Required task —
Write out each of the rows below exactly as they appear, without changing any character.

Task inputs —

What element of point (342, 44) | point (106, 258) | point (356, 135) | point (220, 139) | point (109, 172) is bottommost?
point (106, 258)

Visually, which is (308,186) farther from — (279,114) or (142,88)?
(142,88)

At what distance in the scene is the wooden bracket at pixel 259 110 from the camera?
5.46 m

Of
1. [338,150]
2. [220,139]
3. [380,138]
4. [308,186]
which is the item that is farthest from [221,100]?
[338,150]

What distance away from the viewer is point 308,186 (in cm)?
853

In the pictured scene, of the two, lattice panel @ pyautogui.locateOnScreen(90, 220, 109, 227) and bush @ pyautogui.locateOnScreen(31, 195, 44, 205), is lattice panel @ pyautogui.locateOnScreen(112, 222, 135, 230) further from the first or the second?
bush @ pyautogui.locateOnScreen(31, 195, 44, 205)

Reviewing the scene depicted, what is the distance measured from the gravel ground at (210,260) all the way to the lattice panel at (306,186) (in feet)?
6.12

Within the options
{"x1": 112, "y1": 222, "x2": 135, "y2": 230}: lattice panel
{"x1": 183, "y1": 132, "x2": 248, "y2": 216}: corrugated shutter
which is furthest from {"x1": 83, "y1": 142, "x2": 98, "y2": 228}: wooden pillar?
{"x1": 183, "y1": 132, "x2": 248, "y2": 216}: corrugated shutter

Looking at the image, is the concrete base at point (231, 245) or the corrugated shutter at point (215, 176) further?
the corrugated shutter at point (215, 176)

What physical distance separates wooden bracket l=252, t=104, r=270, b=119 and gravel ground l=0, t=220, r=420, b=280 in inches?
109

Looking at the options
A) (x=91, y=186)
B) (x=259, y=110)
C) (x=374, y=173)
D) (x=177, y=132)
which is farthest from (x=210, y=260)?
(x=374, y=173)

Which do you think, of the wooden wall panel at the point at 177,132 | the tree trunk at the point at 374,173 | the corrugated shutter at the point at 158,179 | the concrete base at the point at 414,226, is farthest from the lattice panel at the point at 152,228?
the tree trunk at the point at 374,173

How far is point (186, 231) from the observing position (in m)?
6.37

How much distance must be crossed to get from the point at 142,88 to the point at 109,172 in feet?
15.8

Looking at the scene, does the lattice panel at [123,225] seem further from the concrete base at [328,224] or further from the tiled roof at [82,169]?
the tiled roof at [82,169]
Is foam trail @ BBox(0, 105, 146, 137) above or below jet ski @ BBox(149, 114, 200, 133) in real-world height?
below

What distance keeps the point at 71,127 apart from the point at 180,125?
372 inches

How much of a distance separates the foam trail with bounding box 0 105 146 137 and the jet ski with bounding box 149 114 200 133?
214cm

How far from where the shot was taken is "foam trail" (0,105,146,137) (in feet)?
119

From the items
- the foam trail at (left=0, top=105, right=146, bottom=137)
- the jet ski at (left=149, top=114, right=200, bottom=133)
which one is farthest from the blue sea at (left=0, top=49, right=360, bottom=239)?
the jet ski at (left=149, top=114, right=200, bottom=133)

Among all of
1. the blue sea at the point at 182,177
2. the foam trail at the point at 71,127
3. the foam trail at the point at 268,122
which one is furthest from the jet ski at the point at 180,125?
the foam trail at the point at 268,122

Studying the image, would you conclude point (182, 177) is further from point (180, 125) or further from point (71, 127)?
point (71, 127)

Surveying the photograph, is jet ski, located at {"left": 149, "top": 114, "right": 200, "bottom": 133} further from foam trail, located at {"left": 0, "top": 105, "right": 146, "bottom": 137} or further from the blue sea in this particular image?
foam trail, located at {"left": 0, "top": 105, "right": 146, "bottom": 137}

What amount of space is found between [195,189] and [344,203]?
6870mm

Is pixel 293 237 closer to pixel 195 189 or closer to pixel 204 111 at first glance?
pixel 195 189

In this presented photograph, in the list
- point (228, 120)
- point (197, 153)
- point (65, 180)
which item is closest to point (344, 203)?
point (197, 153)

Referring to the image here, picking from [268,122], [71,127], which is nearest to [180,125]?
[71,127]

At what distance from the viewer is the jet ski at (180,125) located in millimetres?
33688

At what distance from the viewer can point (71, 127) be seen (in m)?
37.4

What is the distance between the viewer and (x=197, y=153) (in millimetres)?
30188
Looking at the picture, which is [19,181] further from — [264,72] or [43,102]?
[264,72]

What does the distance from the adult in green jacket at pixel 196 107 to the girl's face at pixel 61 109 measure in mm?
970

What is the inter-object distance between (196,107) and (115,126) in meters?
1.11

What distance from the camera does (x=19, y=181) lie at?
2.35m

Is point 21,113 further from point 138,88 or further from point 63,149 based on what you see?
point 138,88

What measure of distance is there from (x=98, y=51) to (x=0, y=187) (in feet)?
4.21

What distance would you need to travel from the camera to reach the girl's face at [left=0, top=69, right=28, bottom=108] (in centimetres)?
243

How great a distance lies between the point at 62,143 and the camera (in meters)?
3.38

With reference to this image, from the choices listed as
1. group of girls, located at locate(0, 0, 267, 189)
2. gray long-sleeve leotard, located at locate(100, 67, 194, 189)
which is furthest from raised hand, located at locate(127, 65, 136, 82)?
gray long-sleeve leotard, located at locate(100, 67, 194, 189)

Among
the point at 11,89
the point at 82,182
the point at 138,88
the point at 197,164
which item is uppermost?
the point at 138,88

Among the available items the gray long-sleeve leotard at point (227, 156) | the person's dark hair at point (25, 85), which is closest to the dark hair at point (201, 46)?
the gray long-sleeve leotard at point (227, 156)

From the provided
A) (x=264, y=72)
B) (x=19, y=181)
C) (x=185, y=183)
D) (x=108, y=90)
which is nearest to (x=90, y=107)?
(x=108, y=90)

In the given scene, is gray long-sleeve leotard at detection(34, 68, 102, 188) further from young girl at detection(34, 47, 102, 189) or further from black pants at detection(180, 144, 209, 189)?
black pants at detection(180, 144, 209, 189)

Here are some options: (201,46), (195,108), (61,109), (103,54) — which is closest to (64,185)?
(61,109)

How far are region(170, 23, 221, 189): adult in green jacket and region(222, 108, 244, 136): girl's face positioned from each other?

Written answer —
What element of point (342, 44) | point (106, 258) | point (356, 135) | point (220, 139) | point (109, 172) is bottommost?
point (106, 258)

Visually, which is (308,186) farther from — (279,114) or (142,88)?
(142,88)

At what distance in the scene is the wooden bracket at pixel 259 110 from the camera?
5.46 m

Of
1. [338,150]
2. [220,139]
3. [380,138]
4. [308,186]
which is the item that is farthest from [221,100]?
[338,150]

What distance away from the viewer is point 308,186 (in cm)?
853

In the pictured scene, of the two, lattice panel @ pyautogui.locateOnScreen(90, 220, 109, 227) and bush @ pyautogui.locateOnScreen(31, 195, 44, 205), is lattice panel @ pyautogui.locateOnScreen(112, 222, 135, 230) further from the first or the second?
bush @ pyautogui.locateOnScreen(31, 195, 44, 205)

Reviewing the scene depicted, what is the distance measured from the gravel ground at (210,260) all the way to the lattice panel at (306,186) (in feet)?
6.12

Within the options
{"x1": 112, "y1": 222, "x2": 135, "y2": 230}: lattice panel
{"x1": 183, "y1": 132, "x2": 248, "y2": 216}: corrugated shutter
which is furthest from {"x1": 83, "y1": 142, "x2": 98, "y2": 228}: wooden pillar?
{"x1": 183, "y1": 132, "x2": 248, "y2": 216}: corrugated shutter

Looking at the image, is the concrete base at point (231, 245) or the corrugated shutter at point (215, 176) further?
the corrugated shutter at point (215, 176)

What physical distance separates wooden bracket l=252, t=104, r=270, b=119 and gravel ground l=0, t=220, r=420, b=280 in inches?
109

Looking at the options
A) (x=91, y=186)
B) (x=259, y=110)
C) (x=374, y=173)
D) (x=177, y=132)
which is farthest from (x=210, y=260)?
(x=374, y=173)

Which do you think, of the wooden wall panel at the point at 177,132 | the tree trunk at the point at 374,173 | the corrugated shutter at the point at 158,179 | the concrete base at the point at 414,226, is farthest from the lattice panel at the point at 152,228?
the tree trunk at the point at 374,173

How far is point (186, 231) from the observing position (in m)?
6.37

How much distance must be crossed to get from the point at 142,88 to the point at 109,172 in feet?
15.8

Looking at the scene, does the lattice panel at [123,225] seem further from the concrete base at [328,224] or further from the tiled roof at [82,169]?
the tiled roof at [82,169]
Is foam trail @ BBox(0, 105, 146, 137) above or below jet ski @ BBox(149, 114, 200, 133) in real-world height?
below

What distance keeps the point at 71,127 apart from the point at 180,125?
372 inches

How much of a distance separates the foam trail with bounding box 0 105 146 137 and the jet ski with bounding box 149 114 200 133?
214cm

How far from where the shot was taken is "foam trail" (0,105,146,137) (in feet)?
119

From the items
- the foam trail at (left=0, top=105, right=146, bottom=137)
- the jet ski at (left=149, top=114, right=200, bottom=133)
which one is farthest from the blue sea at (left=0, top=49, right=360, bottom=239)?
the jet ski at (left=149, top=114, right=200, bottom=133)

Among all of
1. the blue sea at the point at 182,177
2. the foam trail at the point at 71,127
3. the foam trail at the point at 268,122
which one is furthest from the jet ski at the point at 180,125?
the foam trail at the point at 268,122

Studying the image, would you conclude point (182, 177) is further from point (180, 125) or further from point (71, 127)?
point (71, 127)

Surveying the photograph, is jet ski, located at {"left": 149, "top": 114, "right": 200, "bottom": 133} further from foam trail, located at {"left": 0, "top": 105, "right": 146, "bottom": 137} or further from the blue sea in this particular image?
foam trail, located at {"left": 0, "top": 105, "right": 146, "bottom": 137}

What amount of space is found between [195,189] and [344,203]?
6870mm

Is pixel 293 237 closer to pixel 195 189 or closer to pixel 204 111 at first glance?
pixel 195 189

In this presented photograph, in the list
- point (228, 120)
- point (197, 153)
- point (65, 180)
which item is closest to point (344, 203)?
point (197, 153)

Referring to the image here, picking from [268,122], [71,127], which is nearest to [180,125]?
[71,127]

At what distance from the viewer is the jet ski at (180,125) located in millimetres?
33688

At what distance from the viewer can point (71, 127) be seen (in m)?
37.4

What is the distance between the viewer and (x=197, y=153) (in millimetres)?
30188
Looking at the picture, which is [19,181] further from — [264,72] or [43,102]?
[264,72]

What does the distance from the adult in green jacket at pixel 196 107 to the girl's face at pixel 61 109 measure in mm?
970

What is the inter-object distance between (196,107) and (115,126) in meters?
1.11

What distance from the camera does (x=19, y=181) lie at?
2.35m

Is point 21,113 further from point 138,88 or further from point 63,149 based on what you see?
point 138,88

What measure of distance is there from (x=98, y=51) to (x=0, y=187) (in feet)?
4.21

What distance would you need to travel from the camera to reach the girl's face at [left=0, top=69, right=28, bottom=108] (in centimetres)?
243

How great a distance lies between the point at 62,143 and the camera (in meters)?
3.38

With reference to this image, from the choices listed as
1. group of girls, located at locate(0, 0, 267, 189)
2. gray long-sleeve leotard, located at locate(100, 67, 194, 189)
which is furthest from raised hand, located at locate(127, 65, 136, 82)?
gray long-sleeve leotard, located at locate(100, 67, 194, 189)

Among
the point at 11,89
the point at 82,182
the point at 138,88
the point at 197,164
which item is uppermost?
the point at 138,88

Among the available items the gray long-sleeve leotard at point (227, 156) | the person's dark hair at point (25, 85), which is closest to the dark hair at point (201, 46)?
the gray long-sleeve leotard at point (227, 156)

From the provided
A) (x=264, y=72)
B) (x=19, y=181)
C) (x=185, y=183)
D) (x=108, y=90)
which is nearest to (x=90, y=107)?
(x=108, y=90)

In the given scene, is gray long-sleeve leotard at detection(34, 68, 102, 188) further from young girl at detection(34, 47, 102, 189) or further from black pants at detection(180, 144, 209, 189)?
black pants at detection(180, 144, 209, 189)

Here are some options: (201,46), (195,108), (61,109), (103,54) — which is closest to (64,185)?
(61,109)

How far are region(170, 23, 221, 189): adult in green jacket and region(222, 108, 244, 136): girl's face positioned from each other?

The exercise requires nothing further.